I am taking an Assembly Programming class, and having a terrible time understanding "IEEE Single Precision Format." Our text only has two sentences about this, and the few websites I have seen discuss it, were not overly helpful. In full disclosure, this is one of the questions on our weekly assignment and I just can't figure it out. I sort of understand normal numbers, but as soon as the assignment had a negative number, it just threw everything out the window.
"Use IEEE single precision format to encode the decimal number -1.25 in single-precision floating point. Show all your work for credit."
Any help on this would be greatly appreciated.
Your message suggests negative numbers are giving you trouble. Simply ignore that the number is negative, and convert 1.25
instead. Then flipping the top-bit will give you the result for -1.25
. Floats are nice this way: To negate, all you need to do is flip the top bit.
Details: Remember that a single-precision number has 32 bits. 1-bit for sign, 8-bit for exponent, and 23-bit for significand. For "normal" numbers, there's an implicit 1, i.e., the value is:
(-1)^s * 1.significand * 2^exponent
(The 1
in 1.significand
is the "implicit" 1.)
You need to figure out what needs to go for s
, exponent
and significand
bits for your number; such that the above formula equals the number you want to represent. (More precisely: "closest" to it, since you'll have to round as not all numbers are accurately representable for cardinality reasons.)

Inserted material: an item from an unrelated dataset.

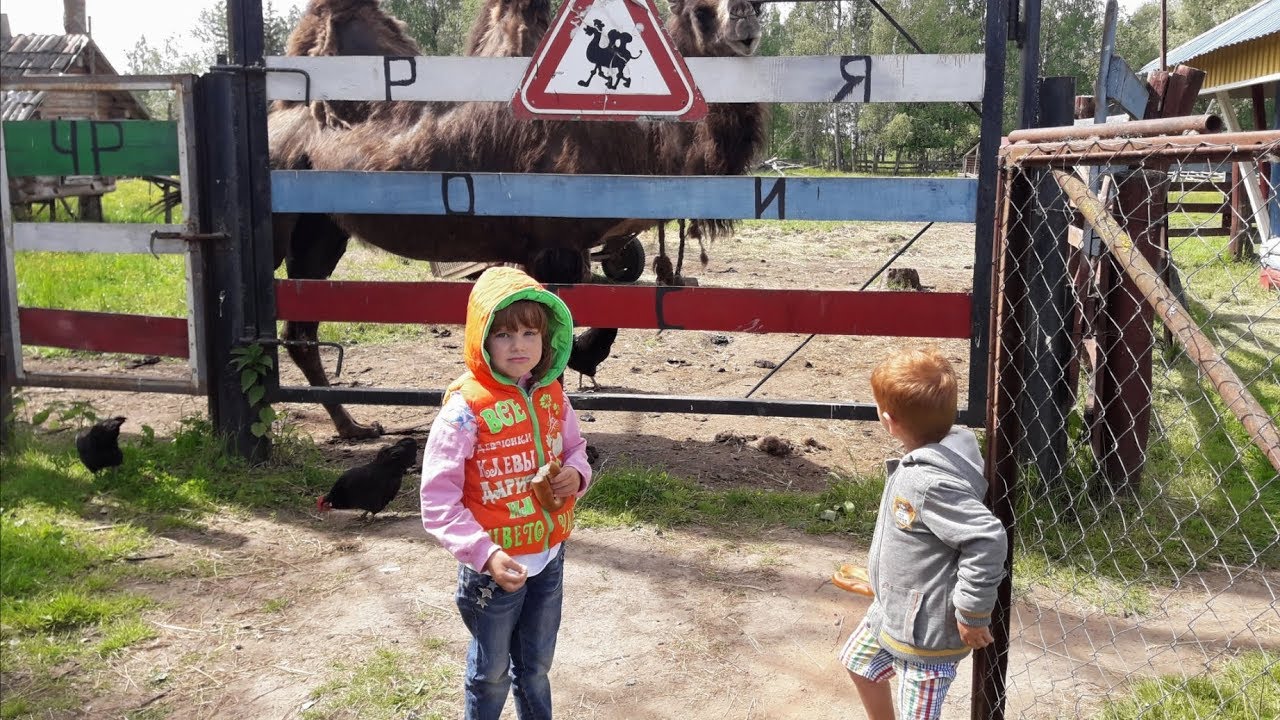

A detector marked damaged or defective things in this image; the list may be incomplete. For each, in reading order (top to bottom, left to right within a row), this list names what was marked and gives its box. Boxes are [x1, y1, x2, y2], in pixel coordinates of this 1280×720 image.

rusty metal pipe [1008, 113, 1218, 142]
rusty metal pipe [1003, 131, 1280, 165]
rusty metal pipe [1049, 170, 1280, 474]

Sign bit is easy: We know it'll be 1
since your number is negative.
Then there's 8-bits of exponent. This can be found by finding what power of 2 is "just below" your number. In this case 2^0 = 1 < 1.75 < 2 = 2^1
, so the closest power is 0. IEEE stores exponents with a bias of 127, meaning instead of E, it'll store E+127. (There are good reasons for doing this, easily googleable.) So, the exponent will be 0+127 = 127, or 01111111
.
Then comes the 23 bit significand. For normal numbers, there's an implicit 1
; meaning you need to simply represent 0.25
in 23 bits. Well, that's easy: After the dot powers go in negatives starting from one, so 010...0
will do, since 0*2^-1 + 1*2^-2 = 1/4 = 0.25
.
Putting it all together, you end up with: 10111111101000000000000000000000
. Printed prettily, this is:
ENCODED = -1.25 :: Float
3 2 1 0
1 09876543 21098765432109876543210
S ---E8--- ----------S23----------
Binary layout: 1 01111111 01000000000000000000000
Hex layout: BFA0 0000
Precision: Single
Sign: Negative
Exponent: 0 (Stored: 127, Bias: 127)
Classification: FP_NORMAL
Binary: -0b1.01
Octal: -0o1.2
Decimal: -1.25
Hex: -0x1.4
Rounding mode: RNE: Round nearest ties to even.
Note: Conversion from "-1.25" was exact. No rounding happened.